There are in the case two contempts, which are separate and distinct; one in borrowing the money, and the other in failing to return it in response to the court's order.

[1, 2] In borrowing money, the respondent was guilty of misbehavior in office, and was guilty of contempt as defined in Rem. Rev. Stat., § 1049, subd. 3. That contempt was complete when the money was borrowed, and was not a continuing offense. The first proceeding to enforce the return of the money was instituted more than one year after the date that the money was acquired. Section 2005, Rem. Rev. Stat., after providing that prosecutions for the offenses of murder and arson where death ensues may be commenced at any period after the commission of the offense, and for offenses the punishment of which may be imprisonment in the penitentiary, within three years after their commission, further provides that prosecutions for all other offenses may be commenced "within one year after their commission: . . ."

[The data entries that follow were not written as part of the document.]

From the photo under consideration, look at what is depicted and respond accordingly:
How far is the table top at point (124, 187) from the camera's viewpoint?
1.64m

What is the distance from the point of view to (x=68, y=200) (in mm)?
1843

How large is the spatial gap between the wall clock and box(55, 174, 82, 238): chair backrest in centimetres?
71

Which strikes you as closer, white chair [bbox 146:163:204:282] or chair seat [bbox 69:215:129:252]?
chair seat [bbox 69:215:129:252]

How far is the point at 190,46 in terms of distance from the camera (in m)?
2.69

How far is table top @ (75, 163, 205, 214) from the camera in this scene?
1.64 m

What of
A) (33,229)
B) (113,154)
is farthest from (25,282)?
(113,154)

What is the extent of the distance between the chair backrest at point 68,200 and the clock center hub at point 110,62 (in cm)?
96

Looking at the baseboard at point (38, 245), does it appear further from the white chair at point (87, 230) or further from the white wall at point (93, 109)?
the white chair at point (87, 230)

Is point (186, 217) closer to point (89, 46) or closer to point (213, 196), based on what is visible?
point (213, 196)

The one-year period of limitation provided in the statute applies to the present case, and the proceeding to have the money returned not having been instituted until after the expiration of the statutory period of *446 limitation, the cause was properly dismissed as to this charge.Gompers v. United States, 233 U.S. 604.

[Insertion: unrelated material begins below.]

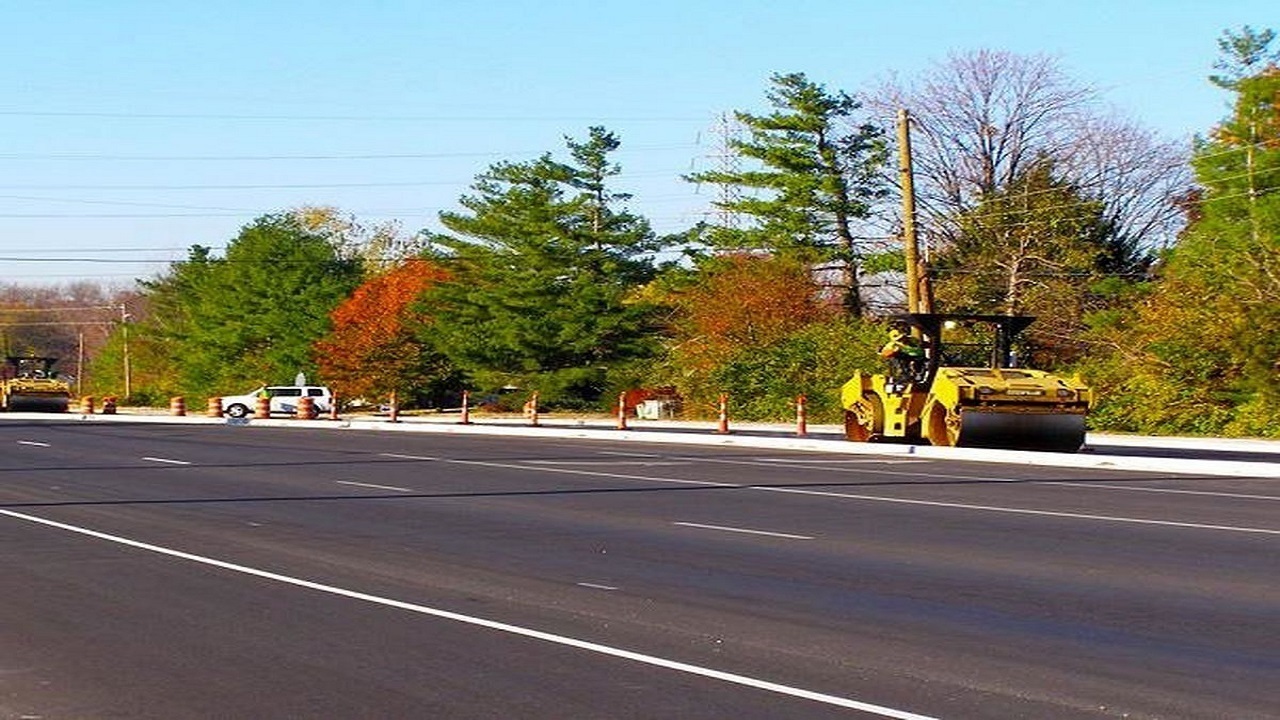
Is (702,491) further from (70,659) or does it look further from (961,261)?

[3] As to the failure to return the money, this contempt was not committed until the order was entered requiring the return thereof and the failure to comply with the order. The trial court made no formal findings of fact and conclusions of law, but in its judgment recited that the evidence established that the respondent was not able to produce any funds to pay the amount owing to the administratrix, although he had exercised every possible effort to do so, and that there was no evidence tending to show that he had done anything whatever to disable himself from paying the money subsequent to the initiation of the original proceeding.

The rule is general that the inability of an alleged contemner, without fault on his part, to render obedience to an order or decree of the court is a good defense to a charge of contempt for the disobedience of the order or decree. But where the alleged contemner has voluntarily or contumaciously brought on himself disability to obey the order, the rule is otherwise.McKissack v. Voorhees, Miller Co., 119 Ala. 101, 24 So. 523;Rudd v. Rudd, 184 Ky. 400, 214 S.W. 791; Allen v. Woodward,111 Tex. 457, 239 S.W. 602, 22 A.L.R. 1253. In a note appended to the case last cited, many authorities are assembled from the Federal and state courts sustaining the rule above stated. Under that rule and the facts as found by the trial court, which are sustained by the evidence, the court did not err in refusing to punish the respondent for contempt because he did not return the money.

The case of Smith v. McLendon, 59 Ga. 523, is based upon different facts, but the rule that absolute inability to pay is a good defense is recognized.

In the case of Wise v. Chaney, 67 Iowa 73, *447 24 N.W 599, there were two contempts, as here, one in paying out the money of an estate without authority of court, and the other in failing to return it. That case, however, differs from this in that, there, the statute of limitations had not run against either of the contempts.

The judgment will be affirmed.

BEALS, C.J., STEINERT, BLAKE, and TOLMAN, JJ., concur.